The current LoopSet is missing "2." and "1." is implicit rather than explicit.

I'd like an eventual direct lowering to LLVM, so maybe some cooperation on the Yuan side of things could help.

Roger-luo commented 3 years ago

Of course an @generated function needs an Expr in the end. But Expr and Expr-like data types aren't good for analyzing loops.

Ah, right, when you say generated function I thought you are planning to work on CodeInfos.

So LoopVectorization's needs may not have much overlap (meaning not much code reuse potential) by codegen living inside Expronicon?

The goal of Expronicon is just a place to collect some common metaprogramming code, and I'm planning to move the loop related meta programming tools I wrote inside BQCESubroutine into Expronicon, e.g tools for hoisting constants inside the kernel to outside https://github.com/QuantumBFS/BQCESubroutine.jl/blob/master/src/utils.jl#L45 I guess this could also be useful for LoopVectorization, but need to make it more general.

I feel things like LoopVectorization, or say YaoCompiler, KernelCompiler etc. will have to insert compiler plugin at all level of Julia compilation eventually.
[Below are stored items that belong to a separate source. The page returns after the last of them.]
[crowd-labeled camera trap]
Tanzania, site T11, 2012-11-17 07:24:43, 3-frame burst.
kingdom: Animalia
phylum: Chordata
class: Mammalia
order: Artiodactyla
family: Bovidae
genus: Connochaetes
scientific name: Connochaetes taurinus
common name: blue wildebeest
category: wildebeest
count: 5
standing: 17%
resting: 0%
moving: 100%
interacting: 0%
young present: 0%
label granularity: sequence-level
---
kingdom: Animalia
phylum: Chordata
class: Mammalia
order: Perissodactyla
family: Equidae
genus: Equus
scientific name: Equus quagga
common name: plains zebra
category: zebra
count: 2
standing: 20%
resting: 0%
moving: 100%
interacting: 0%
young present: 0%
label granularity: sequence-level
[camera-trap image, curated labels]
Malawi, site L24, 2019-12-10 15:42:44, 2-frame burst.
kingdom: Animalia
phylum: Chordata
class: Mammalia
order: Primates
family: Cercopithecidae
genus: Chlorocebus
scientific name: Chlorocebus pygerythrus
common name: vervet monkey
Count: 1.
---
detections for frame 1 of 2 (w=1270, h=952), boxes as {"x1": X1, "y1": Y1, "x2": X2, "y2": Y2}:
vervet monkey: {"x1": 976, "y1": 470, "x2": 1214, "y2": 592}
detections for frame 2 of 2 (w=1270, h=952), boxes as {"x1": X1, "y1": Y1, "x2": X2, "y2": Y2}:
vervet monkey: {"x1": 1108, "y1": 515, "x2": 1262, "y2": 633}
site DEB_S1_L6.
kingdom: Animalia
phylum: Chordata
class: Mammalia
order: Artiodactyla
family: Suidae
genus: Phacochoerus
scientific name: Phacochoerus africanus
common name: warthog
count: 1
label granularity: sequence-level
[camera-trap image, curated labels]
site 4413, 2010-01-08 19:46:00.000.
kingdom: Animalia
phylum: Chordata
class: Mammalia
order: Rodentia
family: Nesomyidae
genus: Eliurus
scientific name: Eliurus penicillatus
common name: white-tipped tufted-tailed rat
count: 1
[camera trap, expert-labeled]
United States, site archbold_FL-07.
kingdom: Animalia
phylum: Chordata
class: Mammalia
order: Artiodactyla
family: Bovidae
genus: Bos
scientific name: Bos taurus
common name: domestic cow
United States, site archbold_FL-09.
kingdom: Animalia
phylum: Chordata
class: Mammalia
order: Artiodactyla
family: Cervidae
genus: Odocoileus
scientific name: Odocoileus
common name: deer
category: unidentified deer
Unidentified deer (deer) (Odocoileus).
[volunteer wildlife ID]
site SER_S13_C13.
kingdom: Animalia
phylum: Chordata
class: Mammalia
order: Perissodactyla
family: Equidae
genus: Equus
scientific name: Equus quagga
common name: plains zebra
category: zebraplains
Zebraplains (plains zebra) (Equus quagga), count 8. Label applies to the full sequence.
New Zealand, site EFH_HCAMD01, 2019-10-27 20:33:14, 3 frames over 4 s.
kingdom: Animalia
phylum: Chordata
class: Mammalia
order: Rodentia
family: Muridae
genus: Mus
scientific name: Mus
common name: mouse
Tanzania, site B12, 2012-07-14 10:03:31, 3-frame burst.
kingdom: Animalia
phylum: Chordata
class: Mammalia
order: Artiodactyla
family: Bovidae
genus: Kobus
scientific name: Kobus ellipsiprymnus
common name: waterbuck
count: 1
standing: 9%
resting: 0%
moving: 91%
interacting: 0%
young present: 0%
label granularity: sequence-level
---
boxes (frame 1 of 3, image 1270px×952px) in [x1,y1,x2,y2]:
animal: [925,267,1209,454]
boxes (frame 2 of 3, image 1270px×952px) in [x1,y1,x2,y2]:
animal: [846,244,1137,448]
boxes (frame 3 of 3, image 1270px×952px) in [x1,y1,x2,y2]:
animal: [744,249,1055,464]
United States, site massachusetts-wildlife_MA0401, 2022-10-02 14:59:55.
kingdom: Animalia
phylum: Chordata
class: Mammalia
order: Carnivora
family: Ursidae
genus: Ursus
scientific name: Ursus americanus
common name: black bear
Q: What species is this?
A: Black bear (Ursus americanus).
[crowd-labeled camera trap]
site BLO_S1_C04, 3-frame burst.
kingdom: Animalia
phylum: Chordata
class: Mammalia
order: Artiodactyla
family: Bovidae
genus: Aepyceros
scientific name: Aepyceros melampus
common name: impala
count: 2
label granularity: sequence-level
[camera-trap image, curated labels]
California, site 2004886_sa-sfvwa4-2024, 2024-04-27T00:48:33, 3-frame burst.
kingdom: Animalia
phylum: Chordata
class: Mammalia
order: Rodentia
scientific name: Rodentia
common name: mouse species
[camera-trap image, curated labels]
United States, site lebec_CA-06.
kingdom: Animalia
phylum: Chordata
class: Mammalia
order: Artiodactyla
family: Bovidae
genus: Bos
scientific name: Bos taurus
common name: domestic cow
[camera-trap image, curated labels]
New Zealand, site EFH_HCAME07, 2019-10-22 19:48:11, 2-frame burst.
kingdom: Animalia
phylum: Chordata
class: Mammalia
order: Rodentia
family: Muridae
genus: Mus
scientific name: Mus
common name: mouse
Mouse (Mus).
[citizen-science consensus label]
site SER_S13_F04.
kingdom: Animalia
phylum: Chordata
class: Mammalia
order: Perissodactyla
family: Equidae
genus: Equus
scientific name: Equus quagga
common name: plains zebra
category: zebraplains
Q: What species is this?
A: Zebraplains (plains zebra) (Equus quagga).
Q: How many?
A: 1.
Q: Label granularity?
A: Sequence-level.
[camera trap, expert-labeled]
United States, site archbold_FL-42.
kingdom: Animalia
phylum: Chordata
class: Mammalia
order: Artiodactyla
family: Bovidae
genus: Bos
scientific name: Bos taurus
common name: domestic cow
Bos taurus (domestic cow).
That's why I'm splitting things out of the YaoCompiler tree, one reason is to get better testing, the other is to make it useful for others too.

Dependencies between statements.

FYI. If you want to analyze variable dependency at Expr level, https://github.com/JuliaStaging/JuliaVariables.jl might be useful

Loops will be represented by a set of "statements". Each statement corresponds to either a store (e.g. C[m,n] = x) or an update of a variable not initialized inside the loops (e.g. s += b, where there is no statement like s = 0.0 inside the loops). Each statement is a collection of operations (e.g., maybe x = w + c, where w = W[i], etc). The same operation may appear in multiple different statements.

do you mean to perform the duplicated call elimination at Julia Expr level? I tried to do it in BQCESubroutine for the tiny DSL I defined, but I don't know the best way to do it in the general case, besides, LLVM does it I think, it's just for my special case, I want to generate precisely the optimal code.

Tokazama commented 2 years ago

Is there any way we could represent loops as simple types that could be optimized by additional passes from downstream packages like LoopVectorization? ArrayInterface can break an expression like getindex(A, inds1, inds2) down to this...

getindex(A, inds1, inds2) = _getindex(buffer(A), StrideIndex(A), inds1, inds2)
function _getindex(buf, idx, inds1, inds2)
    dest = similar(buf, inds1, inds2)
    dest_inds = eachindex(dest)
    itr = iterate(dest_inds)
    for i2 in inds2
        for i1 in inds1
            idx, state = itr
            dest[idx] = buf[idx[i1, i2]]
            itr = iterate(itr)
        end
    end
    return dest
end

We want something to rewrite these loops taking into account idx (among other things), but once we write the code like this I think the only way to do that is with something like Cassette. If we had something more portable (perhaps like a Base.Generator produced when calling (buffer[x, y] for x in indices(buffer, 1), y in indices(buffer, 2))) then it would be easier to have lower level libraries write functions in a way that could later be optimized. I was thinking something like what is done in Transducers.jl and Base.Iterators where we iterate over a collection and have a fairly good idea of what the operation is. We could add an additional metadata field that provides info for the loop. So the above example could be something like...


struct EachIndex{B,I,M}
    buffer::B
    indices::I tt
    metadata::M

    function EachIndex(buffer, indices)
        EachIndex(buffer, indices, ArrayIndex(buffer))
    end
end

struct CopyTo!{D<:EachIndex,S<:EachIndex}
    destination::D
    source::S
end

function getindex(A, inds1, inds2)
    dest = similar(A, inds1, dins2)
    collect(CopyTo!(
      EachIndex(dest,  indices(dest)),
      EachIndex(A, Iterators.product(inds1, inds2))
    ))
end

So instead of going straight into a loop IR interface we would have something that hands off important traits/metadata/etc so the IR stuff is more straightforward.